家族信託とは、親が元気な間に、子などに財産の管理を任せるしくみです。親が老人ホームに入居するときに、まとまった現金がない場合、財産の管理を任された子が、実家の家を売却して、入居費を準備することが出来ます。

 親が認知症になってしまうと、親自身で財産管理が出来なくなるので、家族信託はとても便利なしくみとなります。親が認知症になると、親の財産が使えなくなってしまいます。

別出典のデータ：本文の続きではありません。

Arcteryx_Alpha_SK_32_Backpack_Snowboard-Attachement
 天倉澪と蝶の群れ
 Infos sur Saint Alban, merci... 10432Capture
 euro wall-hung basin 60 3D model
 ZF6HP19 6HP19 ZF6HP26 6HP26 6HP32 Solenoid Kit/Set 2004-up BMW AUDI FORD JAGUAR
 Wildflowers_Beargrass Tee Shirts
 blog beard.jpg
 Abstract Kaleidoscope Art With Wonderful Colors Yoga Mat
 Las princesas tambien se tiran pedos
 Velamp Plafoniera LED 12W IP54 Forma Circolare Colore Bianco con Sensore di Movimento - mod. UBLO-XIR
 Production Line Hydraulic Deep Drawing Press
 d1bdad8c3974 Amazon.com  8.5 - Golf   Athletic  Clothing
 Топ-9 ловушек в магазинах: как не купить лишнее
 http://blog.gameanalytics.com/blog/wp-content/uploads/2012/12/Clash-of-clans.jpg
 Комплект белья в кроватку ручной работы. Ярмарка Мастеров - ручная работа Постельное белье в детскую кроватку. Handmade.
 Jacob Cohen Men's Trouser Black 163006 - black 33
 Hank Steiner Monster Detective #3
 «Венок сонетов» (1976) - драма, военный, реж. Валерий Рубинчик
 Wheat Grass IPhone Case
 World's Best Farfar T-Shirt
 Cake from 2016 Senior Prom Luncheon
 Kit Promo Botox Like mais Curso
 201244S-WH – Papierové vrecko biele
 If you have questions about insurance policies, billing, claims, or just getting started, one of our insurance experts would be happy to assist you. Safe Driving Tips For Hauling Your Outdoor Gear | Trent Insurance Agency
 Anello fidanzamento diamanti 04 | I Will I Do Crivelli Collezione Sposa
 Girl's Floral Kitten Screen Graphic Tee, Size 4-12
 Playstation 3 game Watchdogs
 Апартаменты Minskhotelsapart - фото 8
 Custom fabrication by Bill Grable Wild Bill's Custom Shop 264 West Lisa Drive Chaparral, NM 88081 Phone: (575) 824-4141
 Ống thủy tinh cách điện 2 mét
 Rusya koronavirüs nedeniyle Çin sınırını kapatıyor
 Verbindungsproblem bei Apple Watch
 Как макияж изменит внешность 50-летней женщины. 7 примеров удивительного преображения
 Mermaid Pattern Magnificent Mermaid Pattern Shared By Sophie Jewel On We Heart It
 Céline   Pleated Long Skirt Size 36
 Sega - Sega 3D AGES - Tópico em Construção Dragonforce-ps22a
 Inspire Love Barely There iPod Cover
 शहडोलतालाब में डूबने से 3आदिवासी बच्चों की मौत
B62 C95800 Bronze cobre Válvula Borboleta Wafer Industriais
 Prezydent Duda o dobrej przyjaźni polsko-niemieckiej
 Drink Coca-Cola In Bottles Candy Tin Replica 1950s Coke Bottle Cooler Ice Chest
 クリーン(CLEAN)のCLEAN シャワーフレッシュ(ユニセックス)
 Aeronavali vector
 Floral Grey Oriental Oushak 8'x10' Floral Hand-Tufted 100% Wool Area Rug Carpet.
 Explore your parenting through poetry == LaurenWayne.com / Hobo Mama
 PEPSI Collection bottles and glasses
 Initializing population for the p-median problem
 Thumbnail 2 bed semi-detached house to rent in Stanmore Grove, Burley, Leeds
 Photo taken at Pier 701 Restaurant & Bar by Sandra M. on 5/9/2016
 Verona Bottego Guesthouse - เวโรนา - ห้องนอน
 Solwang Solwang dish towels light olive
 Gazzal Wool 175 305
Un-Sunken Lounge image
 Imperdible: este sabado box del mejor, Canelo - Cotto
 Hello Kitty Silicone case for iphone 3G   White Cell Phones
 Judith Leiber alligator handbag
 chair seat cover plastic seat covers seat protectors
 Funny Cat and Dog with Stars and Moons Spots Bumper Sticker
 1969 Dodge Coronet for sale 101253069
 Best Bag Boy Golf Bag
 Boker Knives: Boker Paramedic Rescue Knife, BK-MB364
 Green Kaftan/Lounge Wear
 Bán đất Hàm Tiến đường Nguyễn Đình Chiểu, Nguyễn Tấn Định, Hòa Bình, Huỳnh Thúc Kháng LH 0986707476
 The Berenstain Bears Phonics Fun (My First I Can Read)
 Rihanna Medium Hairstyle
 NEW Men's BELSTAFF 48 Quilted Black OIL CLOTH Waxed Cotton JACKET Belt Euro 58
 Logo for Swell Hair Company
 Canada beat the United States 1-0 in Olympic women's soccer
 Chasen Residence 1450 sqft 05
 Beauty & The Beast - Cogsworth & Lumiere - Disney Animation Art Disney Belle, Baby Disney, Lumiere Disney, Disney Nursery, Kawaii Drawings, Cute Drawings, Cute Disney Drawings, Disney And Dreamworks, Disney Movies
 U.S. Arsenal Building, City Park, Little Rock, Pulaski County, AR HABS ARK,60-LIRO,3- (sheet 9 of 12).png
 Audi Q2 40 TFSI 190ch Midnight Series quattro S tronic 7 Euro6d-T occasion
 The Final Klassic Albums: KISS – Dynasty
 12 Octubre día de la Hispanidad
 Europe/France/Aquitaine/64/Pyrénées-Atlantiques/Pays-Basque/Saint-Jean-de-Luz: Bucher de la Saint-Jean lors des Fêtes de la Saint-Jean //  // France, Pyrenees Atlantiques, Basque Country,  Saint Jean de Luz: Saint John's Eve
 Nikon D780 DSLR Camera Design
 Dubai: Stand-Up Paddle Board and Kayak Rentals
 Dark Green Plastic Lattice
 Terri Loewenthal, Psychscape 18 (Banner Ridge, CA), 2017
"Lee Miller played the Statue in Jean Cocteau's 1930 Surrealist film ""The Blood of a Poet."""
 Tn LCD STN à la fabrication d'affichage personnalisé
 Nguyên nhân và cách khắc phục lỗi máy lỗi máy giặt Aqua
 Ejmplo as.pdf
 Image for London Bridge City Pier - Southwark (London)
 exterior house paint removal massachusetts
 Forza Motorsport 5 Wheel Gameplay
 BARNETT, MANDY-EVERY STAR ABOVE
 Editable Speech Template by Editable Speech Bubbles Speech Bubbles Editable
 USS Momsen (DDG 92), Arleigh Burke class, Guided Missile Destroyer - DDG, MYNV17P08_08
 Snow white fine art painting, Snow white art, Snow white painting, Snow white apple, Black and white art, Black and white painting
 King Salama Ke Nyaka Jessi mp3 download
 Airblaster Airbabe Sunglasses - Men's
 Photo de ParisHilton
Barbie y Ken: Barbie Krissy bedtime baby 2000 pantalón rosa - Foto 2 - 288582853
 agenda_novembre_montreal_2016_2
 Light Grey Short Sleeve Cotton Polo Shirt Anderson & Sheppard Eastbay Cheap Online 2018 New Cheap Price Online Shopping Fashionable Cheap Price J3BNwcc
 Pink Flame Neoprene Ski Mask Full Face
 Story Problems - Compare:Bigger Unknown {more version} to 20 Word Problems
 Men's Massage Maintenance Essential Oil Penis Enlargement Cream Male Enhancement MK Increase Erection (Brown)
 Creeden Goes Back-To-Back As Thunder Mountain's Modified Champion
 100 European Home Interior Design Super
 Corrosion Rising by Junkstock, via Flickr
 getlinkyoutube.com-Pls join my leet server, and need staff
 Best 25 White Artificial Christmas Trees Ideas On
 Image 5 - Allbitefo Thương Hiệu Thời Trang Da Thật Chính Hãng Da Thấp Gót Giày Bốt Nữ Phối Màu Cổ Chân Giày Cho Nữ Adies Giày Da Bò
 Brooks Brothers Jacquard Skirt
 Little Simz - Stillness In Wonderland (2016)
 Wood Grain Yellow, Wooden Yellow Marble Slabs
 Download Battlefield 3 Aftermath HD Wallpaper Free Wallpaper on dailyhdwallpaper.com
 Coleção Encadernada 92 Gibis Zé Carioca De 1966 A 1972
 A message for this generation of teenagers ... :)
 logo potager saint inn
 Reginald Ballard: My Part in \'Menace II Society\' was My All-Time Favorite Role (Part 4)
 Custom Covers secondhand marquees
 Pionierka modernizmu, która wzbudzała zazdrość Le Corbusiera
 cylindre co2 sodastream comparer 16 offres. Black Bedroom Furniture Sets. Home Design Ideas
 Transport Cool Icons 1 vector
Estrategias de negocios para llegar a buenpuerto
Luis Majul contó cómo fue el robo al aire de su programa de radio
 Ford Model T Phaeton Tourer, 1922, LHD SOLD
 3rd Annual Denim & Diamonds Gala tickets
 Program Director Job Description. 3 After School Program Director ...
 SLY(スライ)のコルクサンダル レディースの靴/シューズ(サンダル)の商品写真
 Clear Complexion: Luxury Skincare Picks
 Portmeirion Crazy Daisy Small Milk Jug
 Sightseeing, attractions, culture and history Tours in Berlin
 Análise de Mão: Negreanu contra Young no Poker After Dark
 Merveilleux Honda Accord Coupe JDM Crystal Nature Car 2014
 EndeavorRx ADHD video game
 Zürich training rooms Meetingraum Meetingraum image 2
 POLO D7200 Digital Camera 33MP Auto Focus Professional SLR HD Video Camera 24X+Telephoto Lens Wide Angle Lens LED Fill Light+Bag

 この状態のことを「財産の凍結」と呼ばれていますが、家族信託ではこの財産の凍結を防ぎ、そのまま相続へつなげることも出来ます。

家族信託とは?わかりやすく解説

家族信託のしくみ

 委託者(親)と受託者(子)の間で委託者が受託者に財産の管理と処分を託すための信託契約を結びます。

 このときの委託者は財産の持ち主で、財産の管理を託す人のことです。受託者は託された財産の管理や処分をする人のことです。もう一人の受益者は、信託財産から発生する家賃収入などの経済的な利益をもらう人で、信託財産の実質的な所有者となります。

 ここで、信託財産とは、管理・処分を託した財産のことで、不動産や現金になることが多いです。

 家族信託では、委任者は所有する財産を信頼できる家族に信託し、受益者のために財産管理をしてもらいます。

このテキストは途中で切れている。